Часть 2
13 февраля 2020 г. в 09:18
Меня изрядно трясёт, поэтому Азер включает печку на максимум. Потоки горячего воздуха расслабляют мои спазмированные страхом мышцы, поэтому я немного успокаиваюсь и проваливаюсь в беспокойный сон. Пару раз, проезжая по неровным участкам дороги, я вскакивала в полудрёме, но Азер успокаивал меня одним лишь своим «Тш-ш» и я опять погружалась в сон. Мне почти ничего не снилось, разве что погоня за нашей машиной, но я всё ещё не ощущаю разницы с реальностью.
— Караджа, — тихий хриплый голос и тёплое прикосновение к руке выводит меня из сна. Я резко подрываюсь с места, но всё та же рука успокаивает меня, немного усаживая глубже в сидение, — приехали.

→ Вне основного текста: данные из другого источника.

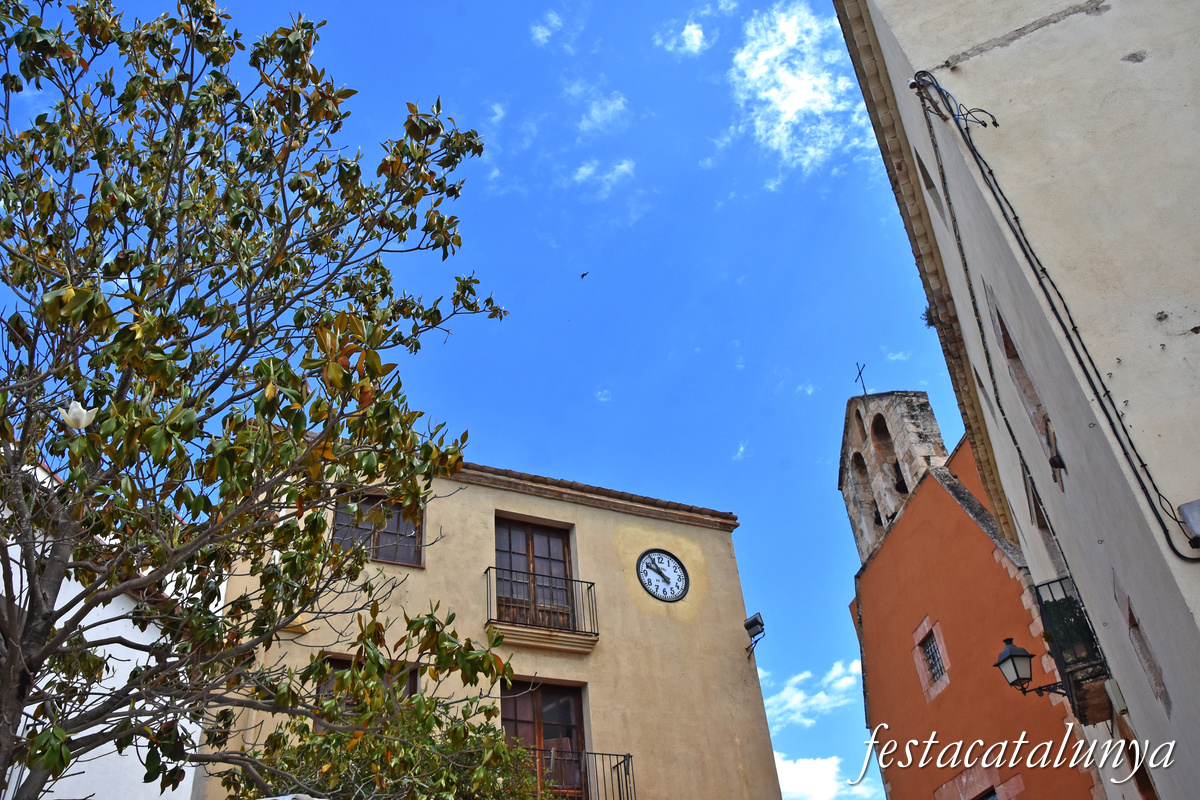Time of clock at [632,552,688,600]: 9:54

Я оглядываюсь: вокруг расположился глухой и тёмный лес, где не было и не могло быть признаков жизни.
— Где мы?
— Нужно пройтись пешком, — ещё не придя окончательно в себя, я не задаю больше никаких вопросов, лишь молча киваю и послушно выхожу из машины. Не очень похоже на меня, но плевать. В последнее время вся моя жизнь не похожа не то, чем я жила раньше. Только сейчас замечаю, что на улице идёт крупный дождь. То, что нужно, чтобы привести мысли в порядок и совсем лишнее, чтобы не простудиться, — надень капюшон, — Азер хлопает меня по спине, подталкивая. Поразительная способность читать мои мысли.
Мы идём несколько минут молча, заходя всё дальше вглубь леса. В какой-то момент я перестаю видеть сквозь темноту очертания какой-либо тропинки, поэтому стараюсь не отставать от Азера слишком далеко. Дождь набирает свою силу, усложняя нам путь. Окончательно оправившись ото сна, я начинаю свой допрос.
— Куда мы идём?
— Долго без вопросов ты всё-таки не продержалась, — он усмехается, подавая мне руку, чтобы я не упала, прыгая с невысокого обрыва. Когда моя рука уже лежит в его, желания отпускать его ладонь нет, но здравый смысл всё ещё при мне.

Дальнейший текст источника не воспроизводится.